If Ms. Toynbee were to loosen her religious embrace of atheism and more carefully study history, she would recognize that one can neither prove, nor disprove, God’s existence. Over the course of human history, learned thinkers have attempted to marshal a wide variety of arguments for and against believing in the existence of God. None of them have been sufficient. Which leaves us with the opportunity to let our minds imagine and our souls embrace what virtually every human being who's ever lived has hoped for - that God does really exist. Not, as Ms. Toynbee writes, to "stunt and infantalise the imagination," but to examine the compelling arguments for and against belief in divinity as a basis for allowing the imaginative part of our humanity to explore possibilities.

Ms. Toynbee concludes her essay by writing that humanists are "certain that our destiny rests in our own hands." I wouldn't be so certain. If your destiny indeed rests in your own hands, please explain how your own hands were responsible for the genesis of your destiny.

As a politically progressive American Democratic voter, I am not alone in Christianity informing my sense of social justice. Ms. Toynbee may be surprised, pleasantly so, to learn about a body of work known as Catholic social justice which bases its care and concern for the least among us upon religious beliefs put into practice. Not the least of those beliefs is a respect for freedom of faith or of no faith at all. That's why lots of Catholics, as well as many other like-minded Christians, play a hugely constructive role in our politics, in our communities and in our larger society.
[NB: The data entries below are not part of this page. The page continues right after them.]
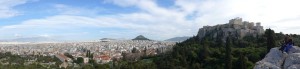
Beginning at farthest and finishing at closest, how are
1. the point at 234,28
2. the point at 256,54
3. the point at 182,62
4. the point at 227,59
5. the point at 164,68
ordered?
the point at 234,28
the point at 182,62
the point at 256,54
the point at 164,68
the point at 227,59

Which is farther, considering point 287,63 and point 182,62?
point 182,62

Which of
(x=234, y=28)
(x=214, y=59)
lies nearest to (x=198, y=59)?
(x=214, y=59)

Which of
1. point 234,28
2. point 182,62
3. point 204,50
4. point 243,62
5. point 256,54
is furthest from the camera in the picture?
point 234,28

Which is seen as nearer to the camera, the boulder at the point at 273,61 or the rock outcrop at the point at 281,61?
the rock outcrop at the point at 281,61

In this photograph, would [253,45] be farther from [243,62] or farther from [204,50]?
[243,62]

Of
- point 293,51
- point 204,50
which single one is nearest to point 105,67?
point 204,50

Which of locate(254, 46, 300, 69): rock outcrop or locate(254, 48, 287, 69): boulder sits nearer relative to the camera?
locate(254, 46, 300, 69): rock outcrop

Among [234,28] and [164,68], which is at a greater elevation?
[234,28]
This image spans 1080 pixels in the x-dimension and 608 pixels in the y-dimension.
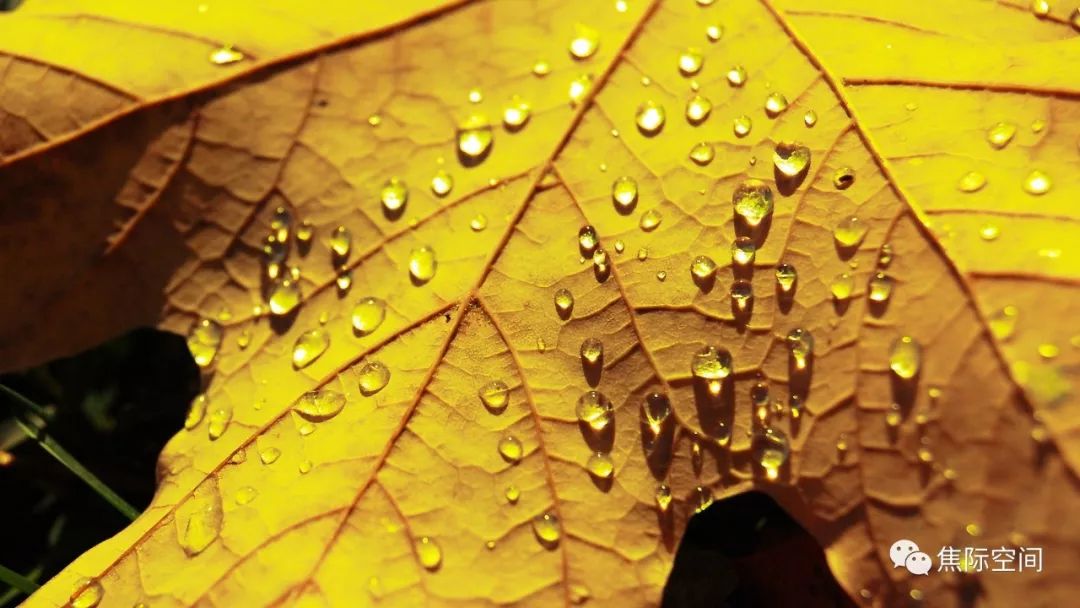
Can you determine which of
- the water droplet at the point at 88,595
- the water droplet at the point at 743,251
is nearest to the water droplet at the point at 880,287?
the water droplet at the point at 743,251

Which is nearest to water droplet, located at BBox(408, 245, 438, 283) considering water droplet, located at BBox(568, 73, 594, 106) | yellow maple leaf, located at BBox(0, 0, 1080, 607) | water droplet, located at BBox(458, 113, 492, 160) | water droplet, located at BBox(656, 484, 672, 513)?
yellow maple leaf, located at BBox(0, 0, 1080, 607)

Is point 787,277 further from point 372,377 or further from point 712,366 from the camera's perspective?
point 372,377

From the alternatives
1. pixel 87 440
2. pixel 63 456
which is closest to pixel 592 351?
pixel 63 456

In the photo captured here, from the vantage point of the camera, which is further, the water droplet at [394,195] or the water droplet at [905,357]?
the water droplet at [394,195]

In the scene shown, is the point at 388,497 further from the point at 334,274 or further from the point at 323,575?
the point at 334,274

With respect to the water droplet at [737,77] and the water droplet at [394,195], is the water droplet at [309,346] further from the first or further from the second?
the water droplet at [737,77]

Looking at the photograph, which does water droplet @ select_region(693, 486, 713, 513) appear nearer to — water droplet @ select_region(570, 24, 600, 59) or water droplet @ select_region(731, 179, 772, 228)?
water droplet @ select_region(731, 179, 772, 228)
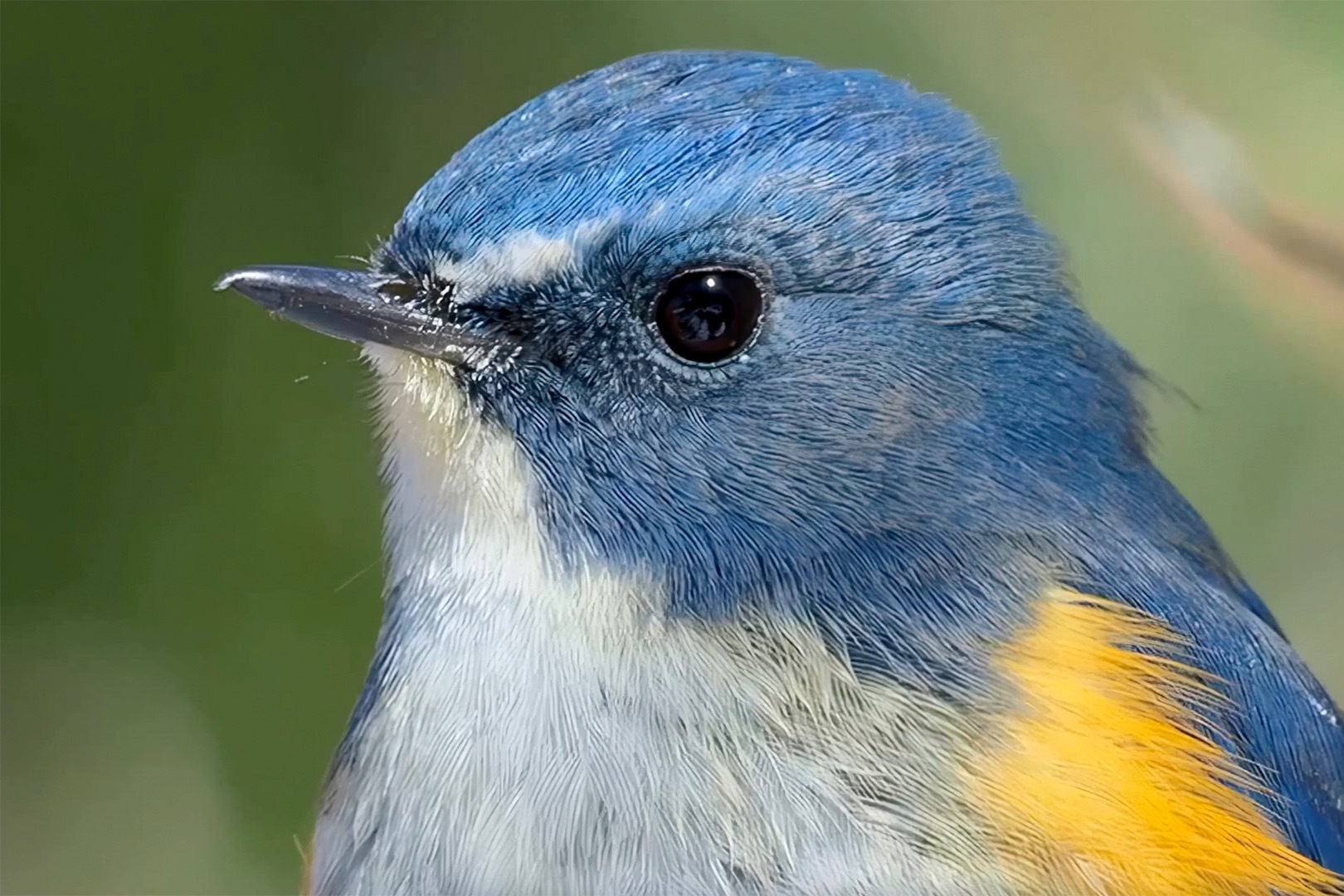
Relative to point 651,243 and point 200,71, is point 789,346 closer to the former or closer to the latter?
point 651,243

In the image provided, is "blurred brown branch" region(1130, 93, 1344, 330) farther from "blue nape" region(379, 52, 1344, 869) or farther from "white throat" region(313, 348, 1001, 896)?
"white throat" region(313, 348, 1001, 896)

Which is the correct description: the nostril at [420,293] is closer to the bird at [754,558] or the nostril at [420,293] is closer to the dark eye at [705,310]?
the bird at [754,558]

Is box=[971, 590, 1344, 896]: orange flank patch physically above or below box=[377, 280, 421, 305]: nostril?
below

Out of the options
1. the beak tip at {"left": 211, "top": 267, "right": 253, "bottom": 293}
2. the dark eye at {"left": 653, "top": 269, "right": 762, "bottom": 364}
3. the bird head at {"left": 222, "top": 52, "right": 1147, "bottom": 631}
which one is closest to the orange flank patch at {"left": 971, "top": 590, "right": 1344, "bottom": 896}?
the bird head at {"left": 222, "top": 52, "right": 1147, "bottom": 631}

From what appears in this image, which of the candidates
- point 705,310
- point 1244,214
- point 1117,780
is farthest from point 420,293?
point 1244,214

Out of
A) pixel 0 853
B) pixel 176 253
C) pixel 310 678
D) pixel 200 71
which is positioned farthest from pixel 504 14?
pixel 0 853

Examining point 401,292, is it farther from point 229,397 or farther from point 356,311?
point 229,397
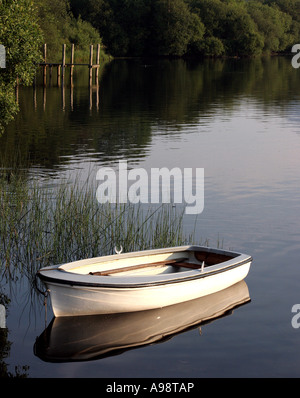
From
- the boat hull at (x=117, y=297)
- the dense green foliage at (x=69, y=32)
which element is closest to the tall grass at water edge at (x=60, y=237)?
the boat hull at (x=117, y=297)

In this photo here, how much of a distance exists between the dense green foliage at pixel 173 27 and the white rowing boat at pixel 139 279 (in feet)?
329

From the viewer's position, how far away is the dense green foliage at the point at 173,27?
111188 millimetres

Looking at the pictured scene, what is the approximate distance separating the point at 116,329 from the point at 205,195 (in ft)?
30.9

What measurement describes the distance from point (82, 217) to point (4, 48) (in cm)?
644

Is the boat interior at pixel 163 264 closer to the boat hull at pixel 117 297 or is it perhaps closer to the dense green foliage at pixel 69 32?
the boat hull at pixel 117 297

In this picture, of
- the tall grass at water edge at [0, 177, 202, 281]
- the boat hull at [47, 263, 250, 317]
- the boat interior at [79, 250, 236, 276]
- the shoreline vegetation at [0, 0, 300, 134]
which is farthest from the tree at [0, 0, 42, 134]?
the shoreline vegetation at [0, 0, 300, 134]

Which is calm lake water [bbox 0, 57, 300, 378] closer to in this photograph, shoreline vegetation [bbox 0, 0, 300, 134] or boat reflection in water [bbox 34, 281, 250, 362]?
boat reflection in water [bbox 34, 281, 250, 362]

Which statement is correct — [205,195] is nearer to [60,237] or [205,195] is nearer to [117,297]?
[60,237]

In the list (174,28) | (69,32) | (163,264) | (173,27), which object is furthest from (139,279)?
(173,27)

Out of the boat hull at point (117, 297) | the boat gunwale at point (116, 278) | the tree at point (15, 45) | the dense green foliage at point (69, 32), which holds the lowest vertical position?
the boat hull at point (117, 297)

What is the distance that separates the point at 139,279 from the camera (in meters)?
11.4

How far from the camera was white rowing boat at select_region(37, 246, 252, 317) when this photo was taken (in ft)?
36.3

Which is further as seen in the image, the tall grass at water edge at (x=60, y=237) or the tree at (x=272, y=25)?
the tree at (x=272, y=25)

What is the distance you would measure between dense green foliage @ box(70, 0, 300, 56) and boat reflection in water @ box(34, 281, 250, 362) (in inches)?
3993
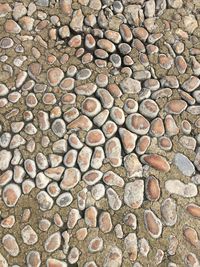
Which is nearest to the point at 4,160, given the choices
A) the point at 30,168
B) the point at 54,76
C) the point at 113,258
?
the point at 30,168

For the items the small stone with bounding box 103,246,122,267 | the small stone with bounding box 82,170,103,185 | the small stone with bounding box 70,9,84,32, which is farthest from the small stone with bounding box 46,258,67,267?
the small stone with bounding box 70,9,84,32

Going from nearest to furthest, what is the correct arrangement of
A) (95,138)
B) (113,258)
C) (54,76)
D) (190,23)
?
(113,258)
(95,138)
(54,76)
(190,23)

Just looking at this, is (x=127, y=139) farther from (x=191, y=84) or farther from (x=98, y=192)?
(x=191, y=84)

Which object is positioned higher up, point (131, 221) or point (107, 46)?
point (107, 46)

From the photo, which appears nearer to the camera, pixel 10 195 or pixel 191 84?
pixel 10 195

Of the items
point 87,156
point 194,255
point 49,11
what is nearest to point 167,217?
point 194,255

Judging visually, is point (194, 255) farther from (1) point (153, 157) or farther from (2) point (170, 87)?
(2) point (170, 87)

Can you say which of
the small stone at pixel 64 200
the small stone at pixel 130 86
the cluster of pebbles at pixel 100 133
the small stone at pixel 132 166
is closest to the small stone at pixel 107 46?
the cluster of pebbles at pixel 100 133

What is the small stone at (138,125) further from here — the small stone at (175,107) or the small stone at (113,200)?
the small stone at (113,200)
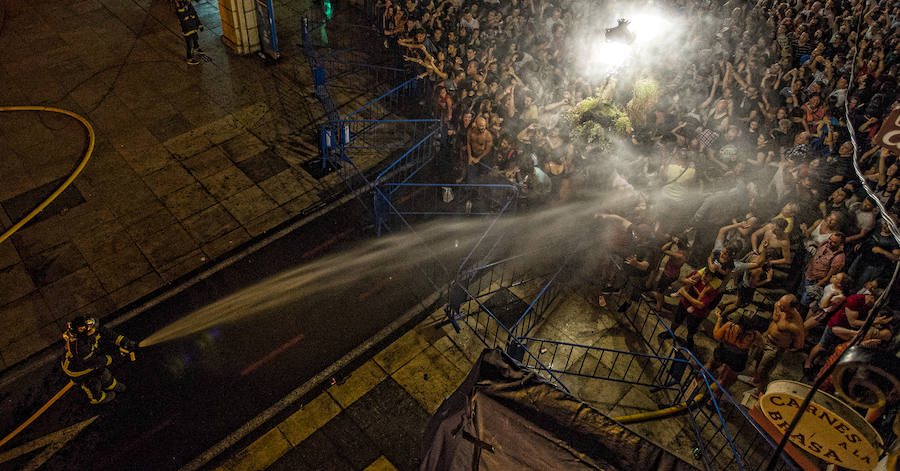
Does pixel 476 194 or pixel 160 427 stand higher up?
pixel 476 194

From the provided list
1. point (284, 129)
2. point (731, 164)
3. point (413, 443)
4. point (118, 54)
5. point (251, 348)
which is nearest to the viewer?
point (413, 443)

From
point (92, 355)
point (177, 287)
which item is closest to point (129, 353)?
point (92, 355)

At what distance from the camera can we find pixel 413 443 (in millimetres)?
8164

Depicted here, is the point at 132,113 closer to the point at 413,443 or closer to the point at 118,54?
the point at 118,54

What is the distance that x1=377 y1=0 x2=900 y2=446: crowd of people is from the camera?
8.95 metres

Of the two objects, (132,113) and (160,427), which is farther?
(132,113)

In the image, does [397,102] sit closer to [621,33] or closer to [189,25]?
[189,25]

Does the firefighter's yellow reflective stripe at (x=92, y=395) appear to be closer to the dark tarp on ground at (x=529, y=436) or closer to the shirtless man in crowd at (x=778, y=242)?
the dark tarp on ground at (x=529, y=436)

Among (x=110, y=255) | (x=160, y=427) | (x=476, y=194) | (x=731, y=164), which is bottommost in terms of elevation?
(x=160, y=427)

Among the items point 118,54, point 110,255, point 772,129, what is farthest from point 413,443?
point 118,54

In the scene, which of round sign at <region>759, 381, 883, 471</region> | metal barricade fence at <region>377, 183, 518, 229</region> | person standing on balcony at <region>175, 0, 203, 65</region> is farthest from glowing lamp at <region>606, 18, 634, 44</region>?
person standing on balcony at <region>175, 0, 203, 65</region>

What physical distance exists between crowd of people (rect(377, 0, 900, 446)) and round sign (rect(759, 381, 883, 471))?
1.82m

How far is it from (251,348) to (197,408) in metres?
1.23

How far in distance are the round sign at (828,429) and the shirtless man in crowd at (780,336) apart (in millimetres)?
1951
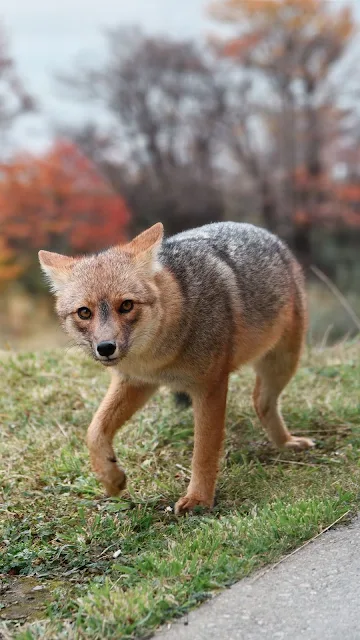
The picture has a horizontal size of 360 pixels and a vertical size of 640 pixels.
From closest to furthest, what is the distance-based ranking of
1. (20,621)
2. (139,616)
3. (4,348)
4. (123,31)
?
(139,616)
(20,621)
(4,348)
(123,31)

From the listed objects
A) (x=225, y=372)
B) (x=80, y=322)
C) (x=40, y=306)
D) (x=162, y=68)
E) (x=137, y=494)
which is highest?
(x=162, y=68)

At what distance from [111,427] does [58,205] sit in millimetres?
12440

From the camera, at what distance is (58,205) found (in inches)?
628

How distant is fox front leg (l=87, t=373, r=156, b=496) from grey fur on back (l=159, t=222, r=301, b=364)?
19.3 inches

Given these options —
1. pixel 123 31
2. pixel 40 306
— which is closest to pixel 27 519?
pixel 40 306

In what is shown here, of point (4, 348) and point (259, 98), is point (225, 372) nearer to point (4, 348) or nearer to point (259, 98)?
point (4, 348)

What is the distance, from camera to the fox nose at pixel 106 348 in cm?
334

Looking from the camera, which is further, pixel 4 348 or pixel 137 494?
pixel 4 348

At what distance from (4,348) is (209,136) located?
1079 cm

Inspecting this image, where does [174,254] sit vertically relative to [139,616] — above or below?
above

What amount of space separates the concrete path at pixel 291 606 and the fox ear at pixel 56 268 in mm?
1615

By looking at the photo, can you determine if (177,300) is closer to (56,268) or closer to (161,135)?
(56,268)

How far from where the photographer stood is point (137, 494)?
4.08 m

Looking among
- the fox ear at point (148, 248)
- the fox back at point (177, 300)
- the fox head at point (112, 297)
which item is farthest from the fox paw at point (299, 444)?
the fox ear at point (148, 248)
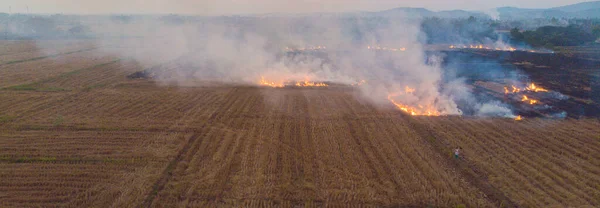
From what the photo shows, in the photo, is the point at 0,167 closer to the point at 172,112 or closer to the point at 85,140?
the point at 85,140

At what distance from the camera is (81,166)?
37.3 feet

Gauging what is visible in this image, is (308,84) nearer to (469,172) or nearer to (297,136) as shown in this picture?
(297,136)

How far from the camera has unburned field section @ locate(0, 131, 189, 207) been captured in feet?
31.5

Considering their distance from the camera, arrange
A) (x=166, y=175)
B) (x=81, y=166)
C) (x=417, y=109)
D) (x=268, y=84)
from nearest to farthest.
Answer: (x=166, y=175) → (x=81, y=166) → (x=417, y=109) → (x=268, y=84)

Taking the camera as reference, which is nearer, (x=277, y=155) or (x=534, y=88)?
(x=277, y=155)

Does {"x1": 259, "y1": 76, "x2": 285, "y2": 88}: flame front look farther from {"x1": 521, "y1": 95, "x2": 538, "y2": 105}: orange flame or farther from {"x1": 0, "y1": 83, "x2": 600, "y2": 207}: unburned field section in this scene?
{"x1": 521, "y1": 95, "x2": 538, "y2": 105}: orange flame

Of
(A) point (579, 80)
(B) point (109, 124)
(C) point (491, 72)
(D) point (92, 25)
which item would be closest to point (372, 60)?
(C) point (491, 72)

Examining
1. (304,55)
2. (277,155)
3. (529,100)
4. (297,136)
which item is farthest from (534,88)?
(304,55)

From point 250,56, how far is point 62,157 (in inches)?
999

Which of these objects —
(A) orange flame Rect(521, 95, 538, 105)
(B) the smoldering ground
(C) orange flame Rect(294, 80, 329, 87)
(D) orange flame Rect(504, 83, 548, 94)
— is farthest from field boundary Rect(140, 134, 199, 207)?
(D) orange flame Rect(504, 83, 548, 94)

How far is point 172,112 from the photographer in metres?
17.6

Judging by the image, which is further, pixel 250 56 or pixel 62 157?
pixel 250 56

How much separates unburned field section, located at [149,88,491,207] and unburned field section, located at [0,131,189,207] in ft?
3.32

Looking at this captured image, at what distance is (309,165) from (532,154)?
27.5 feet
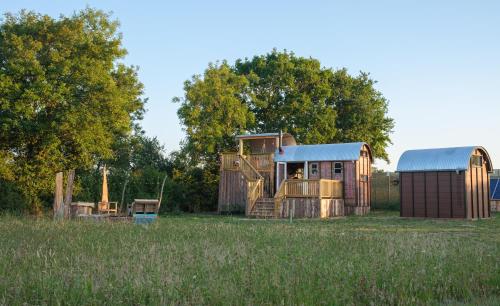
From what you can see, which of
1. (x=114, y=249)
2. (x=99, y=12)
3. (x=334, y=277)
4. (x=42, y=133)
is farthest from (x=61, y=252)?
(x=99, y=12)

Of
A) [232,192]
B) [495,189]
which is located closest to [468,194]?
[232,192]

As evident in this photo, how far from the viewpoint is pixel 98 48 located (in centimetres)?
2516

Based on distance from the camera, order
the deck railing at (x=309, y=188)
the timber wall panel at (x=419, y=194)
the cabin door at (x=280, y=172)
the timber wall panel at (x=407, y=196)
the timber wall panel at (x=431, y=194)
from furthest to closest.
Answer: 1. the cabin door at (x=280, y=172)
2. the deck railing at (x=309, y=188)
3. the timber wall panel at (x=407, y=196)
4. the timber wall panel at (x=419, y=194)
5. the timber wall panel at (x=431, y=194)

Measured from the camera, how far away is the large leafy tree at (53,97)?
72.6ft

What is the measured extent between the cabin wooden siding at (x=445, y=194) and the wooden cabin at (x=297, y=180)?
133 inches

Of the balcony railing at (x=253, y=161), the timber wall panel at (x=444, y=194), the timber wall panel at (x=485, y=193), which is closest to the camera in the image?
the timber wall panel at (x=444, y=194)

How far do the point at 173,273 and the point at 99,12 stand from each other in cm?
2222

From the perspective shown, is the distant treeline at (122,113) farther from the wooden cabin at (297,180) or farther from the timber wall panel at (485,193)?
the timber wall panel at (485,193)

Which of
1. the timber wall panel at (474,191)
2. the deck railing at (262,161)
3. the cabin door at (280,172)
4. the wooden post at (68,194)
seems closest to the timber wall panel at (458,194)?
the timber wall panel at (474,191)

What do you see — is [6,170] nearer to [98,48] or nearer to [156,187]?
[98,48]

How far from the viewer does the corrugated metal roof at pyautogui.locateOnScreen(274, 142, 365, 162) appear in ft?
95.3

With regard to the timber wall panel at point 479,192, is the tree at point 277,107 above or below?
above

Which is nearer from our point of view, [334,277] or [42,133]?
[334,277]

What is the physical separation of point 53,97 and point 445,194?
17.7 m
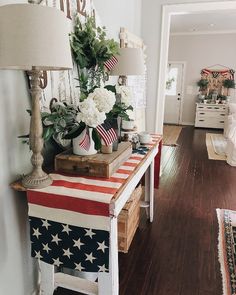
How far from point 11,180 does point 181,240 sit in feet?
5.46

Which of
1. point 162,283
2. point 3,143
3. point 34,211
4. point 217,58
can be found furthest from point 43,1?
point 217,58

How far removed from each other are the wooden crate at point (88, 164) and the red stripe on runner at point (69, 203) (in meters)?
0.26

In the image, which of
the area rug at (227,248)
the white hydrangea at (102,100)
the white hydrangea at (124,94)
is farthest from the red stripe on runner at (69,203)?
the area rug at (227,248)

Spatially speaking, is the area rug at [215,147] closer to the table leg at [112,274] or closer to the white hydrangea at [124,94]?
the white hydrangea at [124,94]

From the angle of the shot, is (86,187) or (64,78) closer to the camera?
(86,187)

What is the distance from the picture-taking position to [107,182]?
55.6 inches

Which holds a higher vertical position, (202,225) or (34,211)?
(34,211)

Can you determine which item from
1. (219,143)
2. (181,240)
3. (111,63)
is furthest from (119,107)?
(219,143)

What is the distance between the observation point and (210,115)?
7871 millimetres

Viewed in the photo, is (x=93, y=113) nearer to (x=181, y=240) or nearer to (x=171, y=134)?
(x=181, y=240)

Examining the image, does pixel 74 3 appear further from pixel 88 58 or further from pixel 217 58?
pixel 217 58

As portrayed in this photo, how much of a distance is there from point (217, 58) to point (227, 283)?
24.2 ft

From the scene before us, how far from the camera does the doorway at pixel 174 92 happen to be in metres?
8.34

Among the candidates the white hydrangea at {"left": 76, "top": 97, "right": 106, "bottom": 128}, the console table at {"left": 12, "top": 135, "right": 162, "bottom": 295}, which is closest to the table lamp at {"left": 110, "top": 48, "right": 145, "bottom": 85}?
the console table at {"left": 12, "top": 135, "right": 162, "bottom": 295}
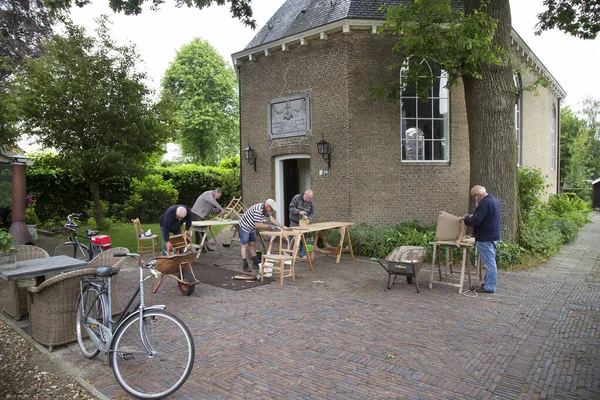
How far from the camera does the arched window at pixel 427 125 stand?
1276 centimetres

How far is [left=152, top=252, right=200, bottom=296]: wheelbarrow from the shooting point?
659 centimetres

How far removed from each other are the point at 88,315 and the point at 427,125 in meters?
11.1

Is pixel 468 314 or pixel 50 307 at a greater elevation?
pixel 50 307

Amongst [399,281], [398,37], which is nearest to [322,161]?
[398,37]

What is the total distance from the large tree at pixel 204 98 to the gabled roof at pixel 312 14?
19.1m

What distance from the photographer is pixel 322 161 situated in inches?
504

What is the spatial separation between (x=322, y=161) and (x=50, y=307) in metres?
9.18

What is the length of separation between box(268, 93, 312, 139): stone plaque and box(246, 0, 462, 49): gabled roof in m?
2.04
Rather than advancing false stereotypes that mischaracterize believers and foster the prejudice which she complains is directed at atheists, Ms. Toynbee may wish to more carefully consider distinguishing what believers of each distinct religion actually believe. Although opinions on complex issues within our respective cultures may differ, atheists and believers alike should be able to agreeably disagree without distorting each others' beliefs and values. Just as humanists have at times played a useful role in challenging unquestioned prevailing attitudes, so have believers been profoundly influential in turning primitive communities into civilized societies.